Крика никто не слышал.
Лифт. Осталось неясным, имел ли какое-нибудь отношение ко всему этому лифт. Первой увидела Виктора соседка с седьмого этажа. Она хотела спуститься вниз, но лифт не работал, и она пошла пешком. На шестом этаже обнаружила открытую дверь шахты. Подумала, кто-то забыл закрыть. Спустилась в лифте и тут, на полу, увидела его. Ей показалось сначала, что пьяный, но потом увидела кровь, поднялась наверх, сообщила Романовскому, подняла тревогу.
Могло быть так. Базанов спускался вниз, почувствовал себя плохо, захотел вернуться домой. Случайно нажал кнопку шестого этажа. Вышел, потерял сознание, упал на перила. Я сам слышал: лифт останавливался несколько раз.

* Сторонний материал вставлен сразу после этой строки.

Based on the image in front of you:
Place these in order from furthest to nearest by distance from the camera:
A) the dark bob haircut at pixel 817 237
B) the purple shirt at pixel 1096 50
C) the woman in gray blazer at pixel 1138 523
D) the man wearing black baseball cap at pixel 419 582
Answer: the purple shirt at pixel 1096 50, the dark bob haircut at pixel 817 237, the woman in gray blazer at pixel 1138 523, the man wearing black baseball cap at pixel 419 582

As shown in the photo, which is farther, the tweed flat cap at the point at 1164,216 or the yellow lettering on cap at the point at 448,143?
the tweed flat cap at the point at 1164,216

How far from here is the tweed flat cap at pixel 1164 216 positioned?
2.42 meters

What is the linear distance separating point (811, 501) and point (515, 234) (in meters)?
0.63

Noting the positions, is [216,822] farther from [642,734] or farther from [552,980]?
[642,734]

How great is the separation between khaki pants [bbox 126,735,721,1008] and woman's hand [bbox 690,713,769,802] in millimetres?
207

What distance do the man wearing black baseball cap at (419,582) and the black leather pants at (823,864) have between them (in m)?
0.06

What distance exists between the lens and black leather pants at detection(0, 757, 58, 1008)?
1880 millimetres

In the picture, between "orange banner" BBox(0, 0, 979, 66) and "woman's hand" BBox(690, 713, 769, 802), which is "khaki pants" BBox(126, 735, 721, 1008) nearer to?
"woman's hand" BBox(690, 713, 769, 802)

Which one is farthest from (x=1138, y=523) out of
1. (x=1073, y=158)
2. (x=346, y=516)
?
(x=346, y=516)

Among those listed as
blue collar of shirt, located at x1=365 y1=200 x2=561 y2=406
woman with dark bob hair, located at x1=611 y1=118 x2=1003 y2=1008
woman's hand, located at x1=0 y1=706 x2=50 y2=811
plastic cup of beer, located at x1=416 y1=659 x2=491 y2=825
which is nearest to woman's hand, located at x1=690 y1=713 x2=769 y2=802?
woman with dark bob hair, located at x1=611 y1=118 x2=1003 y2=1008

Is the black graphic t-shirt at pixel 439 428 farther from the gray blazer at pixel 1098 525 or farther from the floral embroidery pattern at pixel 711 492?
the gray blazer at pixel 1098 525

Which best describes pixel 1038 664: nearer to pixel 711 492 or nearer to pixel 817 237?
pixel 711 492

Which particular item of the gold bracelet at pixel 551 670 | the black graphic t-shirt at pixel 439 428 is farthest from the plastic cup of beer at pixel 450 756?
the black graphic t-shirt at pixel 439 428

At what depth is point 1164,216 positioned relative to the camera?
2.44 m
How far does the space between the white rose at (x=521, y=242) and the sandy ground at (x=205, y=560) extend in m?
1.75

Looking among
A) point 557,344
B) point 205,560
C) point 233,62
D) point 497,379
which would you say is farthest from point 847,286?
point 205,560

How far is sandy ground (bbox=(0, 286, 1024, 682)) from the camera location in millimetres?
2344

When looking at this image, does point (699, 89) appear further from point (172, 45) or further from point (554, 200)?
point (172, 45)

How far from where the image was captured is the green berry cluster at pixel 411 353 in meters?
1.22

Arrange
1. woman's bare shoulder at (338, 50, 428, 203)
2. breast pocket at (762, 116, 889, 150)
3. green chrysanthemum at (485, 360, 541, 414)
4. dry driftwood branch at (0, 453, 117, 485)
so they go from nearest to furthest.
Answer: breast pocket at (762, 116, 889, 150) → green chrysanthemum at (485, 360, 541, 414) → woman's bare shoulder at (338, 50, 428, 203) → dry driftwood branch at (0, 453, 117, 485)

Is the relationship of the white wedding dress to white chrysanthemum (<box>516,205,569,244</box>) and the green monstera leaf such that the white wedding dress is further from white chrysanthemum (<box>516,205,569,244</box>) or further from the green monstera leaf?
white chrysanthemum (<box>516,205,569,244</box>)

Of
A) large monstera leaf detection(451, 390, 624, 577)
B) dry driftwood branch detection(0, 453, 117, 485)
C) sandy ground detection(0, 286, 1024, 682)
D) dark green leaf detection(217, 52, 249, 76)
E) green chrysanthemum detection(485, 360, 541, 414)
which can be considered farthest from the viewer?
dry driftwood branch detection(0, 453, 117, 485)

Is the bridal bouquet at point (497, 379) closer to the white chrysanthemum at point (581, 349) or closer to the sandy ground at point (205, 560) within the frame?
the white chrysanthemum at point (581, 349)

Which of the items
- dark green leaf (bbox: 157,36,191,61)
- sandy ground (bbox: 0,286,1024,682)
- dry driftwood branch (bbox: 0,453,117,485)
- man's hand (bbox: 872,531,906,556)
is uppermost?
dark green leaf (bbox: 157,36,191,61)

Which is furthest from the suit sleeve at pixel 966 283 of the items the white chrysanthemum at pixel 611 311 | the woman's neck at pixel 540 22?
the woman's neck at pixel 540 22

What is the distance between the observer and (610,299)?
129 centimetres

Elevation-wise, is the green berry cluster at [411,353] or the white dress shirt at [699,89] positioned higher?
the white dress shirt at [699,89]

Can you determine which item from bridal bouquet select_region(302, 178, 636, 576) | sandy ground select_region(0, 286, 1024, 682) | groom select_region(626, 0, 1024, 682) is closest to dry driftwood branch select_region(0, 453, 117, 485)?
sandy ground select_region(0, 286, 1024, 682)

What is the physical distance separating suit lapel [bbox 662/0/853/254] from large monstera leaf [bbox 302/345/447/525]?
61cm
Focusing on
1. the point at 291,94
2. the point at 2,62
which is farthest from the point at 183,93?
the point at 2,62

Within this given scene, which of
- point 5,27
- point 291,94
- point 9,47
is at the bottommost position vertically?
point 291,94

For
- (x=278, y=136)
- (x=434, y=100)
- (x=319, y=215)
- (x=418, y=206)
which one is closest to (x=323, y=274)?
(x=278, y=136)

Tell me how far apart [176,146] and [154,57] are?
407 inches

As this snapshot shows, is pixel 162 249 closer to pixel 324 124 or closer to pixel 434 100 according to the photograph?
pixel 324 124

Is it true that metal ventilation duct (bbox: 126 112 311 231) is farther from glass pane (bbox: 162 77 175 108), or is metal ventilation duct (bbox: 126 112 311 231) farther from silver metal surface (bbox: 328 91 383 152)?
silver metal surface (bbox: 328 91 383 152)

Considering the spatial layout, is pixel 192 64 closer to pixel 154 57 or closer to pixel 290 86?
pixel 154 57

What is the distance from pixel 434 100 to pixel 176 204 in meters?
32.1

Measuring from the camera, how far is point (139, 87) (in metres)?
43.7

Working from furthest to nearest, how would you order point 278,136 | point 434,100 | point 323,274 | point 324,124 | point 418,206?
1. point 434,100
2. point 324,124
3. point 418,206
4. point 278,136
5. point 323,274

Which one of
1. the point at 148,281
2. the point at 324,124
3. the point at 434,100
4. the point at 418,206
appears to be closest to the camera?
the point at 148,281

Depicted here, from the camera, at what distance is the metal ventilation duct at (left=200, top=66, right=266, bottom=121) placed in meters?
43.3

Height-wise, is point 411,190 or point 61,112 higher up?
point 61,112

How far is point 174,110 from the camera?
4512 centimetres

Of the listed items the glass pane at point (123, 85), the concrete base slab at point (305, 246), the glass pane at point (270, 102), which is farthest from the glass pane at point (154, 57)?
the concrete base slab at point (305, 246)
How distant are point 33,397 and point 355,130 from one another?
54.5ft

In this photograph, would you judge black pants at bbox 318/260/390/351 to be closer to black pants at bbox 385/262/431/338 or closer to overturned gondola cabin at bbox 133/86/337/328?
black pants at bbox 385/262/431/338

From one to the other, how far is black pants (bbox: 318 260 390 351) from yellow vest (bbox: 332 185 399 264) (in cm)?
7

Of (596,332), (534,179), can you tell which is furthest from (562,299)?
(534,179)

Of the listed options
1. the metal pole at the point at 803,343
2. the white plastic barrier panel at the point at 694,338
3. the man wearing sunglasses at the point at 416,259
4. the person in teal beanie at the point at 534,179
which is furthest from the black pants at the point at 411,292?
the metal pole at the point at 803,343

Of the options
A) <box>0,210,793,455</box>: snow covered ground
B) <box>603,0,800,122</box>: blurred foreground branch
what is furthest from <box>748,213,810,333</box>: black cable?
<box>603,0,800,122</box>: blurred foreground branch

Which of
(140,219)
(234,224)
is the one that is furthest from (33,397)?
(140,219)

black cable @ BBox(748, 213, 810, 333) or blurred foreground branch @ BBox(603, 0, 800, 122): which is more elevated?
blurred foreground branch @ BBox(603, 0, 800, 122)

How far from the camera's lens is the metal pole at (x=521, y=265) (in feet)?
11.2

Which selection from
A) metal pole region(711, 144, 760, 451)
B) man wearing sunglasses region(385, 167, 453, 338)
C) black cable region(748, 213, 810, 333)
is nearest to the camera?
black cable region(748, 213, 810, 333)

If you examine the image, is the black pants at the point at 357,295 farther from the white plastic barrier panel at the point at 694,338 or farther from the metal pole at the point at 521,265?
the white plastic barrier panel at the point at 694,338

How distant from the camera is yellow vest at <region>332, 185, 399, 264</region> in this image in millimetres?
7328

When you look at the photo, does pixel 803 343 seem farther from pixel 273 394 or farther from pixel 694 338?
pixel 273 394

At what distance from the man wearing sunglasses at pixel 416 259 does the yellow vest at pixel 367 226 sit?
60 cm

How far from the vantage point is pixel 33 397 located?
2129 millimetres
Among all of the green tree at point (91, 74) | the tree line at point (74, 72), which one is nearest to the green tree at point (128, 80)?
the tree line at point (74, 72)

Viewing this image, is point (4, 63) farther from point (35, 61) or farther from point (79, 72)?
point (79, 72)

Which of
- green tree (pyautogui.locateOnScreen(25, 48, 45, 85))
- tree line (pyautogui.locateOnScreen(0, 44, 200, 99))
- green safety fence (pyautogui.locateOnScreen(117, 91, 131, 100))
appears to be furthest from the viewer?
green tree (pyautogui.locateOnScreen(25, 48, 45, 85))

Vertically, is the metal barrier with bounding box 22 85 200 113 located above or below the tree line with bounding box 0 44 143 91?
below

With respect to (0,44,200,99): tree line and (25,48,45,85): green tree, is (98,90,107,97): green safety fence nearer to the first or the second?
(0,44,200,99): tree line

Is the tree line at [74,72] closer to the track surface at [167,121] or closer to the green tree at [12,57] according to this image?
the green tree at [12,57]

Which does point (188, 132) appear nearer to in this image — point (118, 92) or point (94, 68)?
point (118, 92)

Как еще? Он мог подняться до своего этажа. Почувствовал себя лучше, решил, что ничего страшного. Снова вошел в лифт. По дороге опять ему стало плохо. Нажал «стоп», а затем, ошибочно, — кнопку шестого этажа.
— На шестом легче перелезть через перила, — твердил Романовский.
То, что он не оставил никаких распоряжений, никакой записки, даже не привел в порядок свои дела, — все это свидетельствовало в пользу несчастного случая. Официальное заключение было: несчастный случай.
Тогда же я заболел. Буквально на следующий день. Попал в больницу. На работе решили, что Базанов был моим близким другом, отсюда — нервное расстройство, но это, скорее всего, просто совпадение. Всю субботу я чувствовал себя вполне сносно.
Когда месяца два спустя проявил ту самую пленку, то увидел, что получилось четыре кадра — три темных, один светлый. Темные кадры оказались снимками лошадиной повозки. Чувствительность пленки была, пожалуй, слишком высока. Ведь я снимал с минимальной выдержкой и при самой маленькой диафрагме.
Светлый негатив сильно отличался от остальных. Что-то неясное, смазанное. Четвертый снимок лошадиной повозки? Вряд ли. Во-первых, при такой выдержке получить изображение не в фокусе почти невозможно, а во-вторых, как объяснить то, что при одинаковом освещении снимки такие разные? После лошадиной повозки я ничего не снимал. Если бы не границы кадра — хорошо выявленный прямоугольник, — естественно было предположить, что это засвеченный конец пленки. «Прогоняя» все негативы, так или иначе связанные с Базановым, я сделал с него пробный отпечаток.